I'm learning about Linux user namespaces and I'm observing a strange behavior which isn't completely clear to me.
I've created a range of UIDs in initial user namespaces to which I can map UIDs in child user namespace via newuidmap command. These are my settings:
$ grep '^woky:' /etc/subuid
woky:200000:10000
$ id -u
1000
Then I've tried to create a new user namespace and map its UID range [0-10000) to [200000-210000) in the parent user namespace:
First terminal:
$ PS1='% ' unshare -U bash
% echo $$
1337
% id
uid=65534(nobody) gid=65534(nobody) groups=65534(nobody)
Second terminal:
$ ps -p 1337 -o uid
UID
1000
$ newuidmap 1337 0 200000 10000
$ ps -p 1337 -o uid
UID
1000
First terminal:
% id
uid=65534(nobody) gid=65534(nobody) groups=65534(nobody)
So UIDs inside and outside the new user namespace weren't changed even though the newuidmap completed successfully.
Then I found the following article http://www.itinken.com/blog/2016/Sep/exploring-unprivileged-containers/ which opened my eyes a bit. I've tried the previous scenario but with the following test-unshare.py script, which I took from the article and slightly modified, instead of the unshare command:
#!/usr/bin/python3
import os
from cffi import FFI
CLONE_NEWUSER = 0x10000000
ffi = FFI()
ffi.cdef('int unshare(int flags);')
libc = ffi.dlopen(None)
libc.unshare(CLONE_NEWUSER)
print("user id = %d, process id = %d" % (os.getuid(), os.getpid()))

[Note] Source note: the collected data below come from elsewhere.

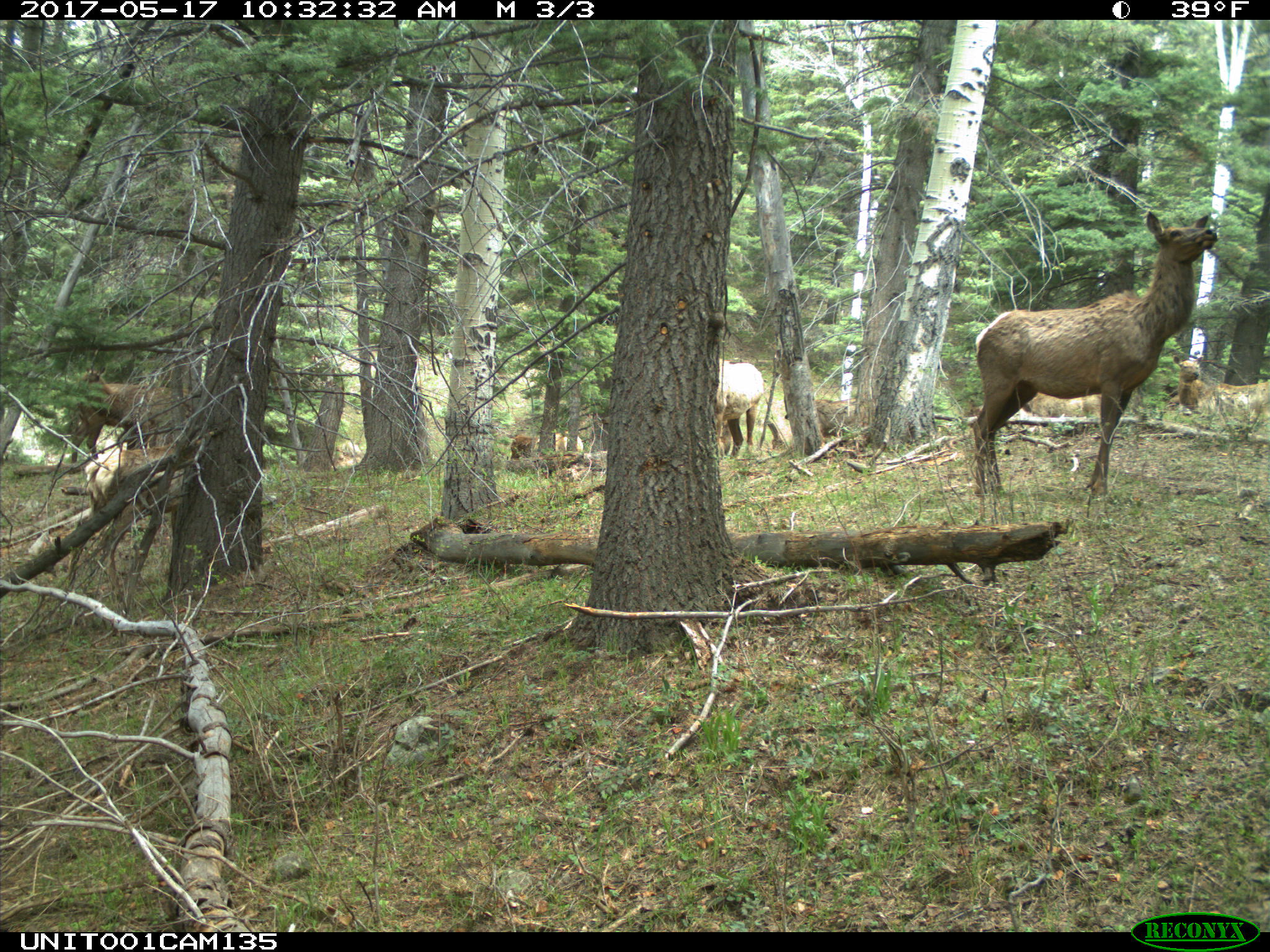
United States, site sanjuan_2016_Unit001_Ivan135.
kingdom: Animalia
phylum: Chordata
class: Mammalia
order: Artiodactyla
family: Cervidae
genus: Cervus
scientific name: Cervus elaphus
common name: red deer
Cervus elaphus (red deer).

input("Press Enter to continue...")
# The uid must be set to 0 to avoid loosing capabilities when creating the shell.
os.setuid(0)
os.execlp('/bin/bash', 'bash')
First terminal:
$ python3 ./test-unshare.py
user id = 65534, process id = 1337
Press Enter to continue...
Second terminal:
$ ps -p 1337 -o uid
UID
1000
$ newuidmap 1337 0 200000 10000
$ ps -p 1337 -o uid
UID
1000
First terminal:
<Enter>
bash: /home/woky/.bashrc: Permission denied
bash-4.4# id
uid=0(root) gid=65534(nobody) groups=65534(nobody)
Second terminal:
$ ps -p 1337 -o uid
UID
200000
Now it looks like what I've expected from the beginning. Now my theory about why the UIDs in the first example weren't changed is the following:
The unshare called execve(2) to run /bin/bash without first calling setuid(2). Now the shell lost all its capabilities (as mentioned in user_namespaces(7)) and cannot change its UID from 65534. In the second case, the process changed its UID to 0, because it had capabilities to do so, and Linux mapped it to 200000 outside the new user namespace (according to /proc/1337/uid_map which newuidmap wrote). Which means that the first process in a new user namespace has to call setuid(START_UID) or otherwise it'd be stuck in 65534 after execve(2).
Is it correct?
However, in this scenario, the process in the new user namespace didn't have to call setuid(2) and yet its UID changed:
First terminal:
$ PS1='% ' unshare -U bash
% echo $$
1337
% id
uid=65534(nobody) gid=65534(nobody) groups=65534(nobody)
Second terminal:
$ ps -p 1337 -o uid
UID
1000
$ echo '500000 1000 1' >/proc/1337/uid_map
$ ps -p 1337 -o uid
UID
1000
First terminal:
% id
uid=500000 gid=65534(nobody) groups=65534(nobody)
Please, explain all situations in depth.
My journey started when I tried to understand what the /etc/subuid file is for. It's used by Docker and LXC but only few documents explain it. Sorry for the verbosity. It took me really long time to comprehend it and I still don't understand it fully, so I'm collecting here all I know.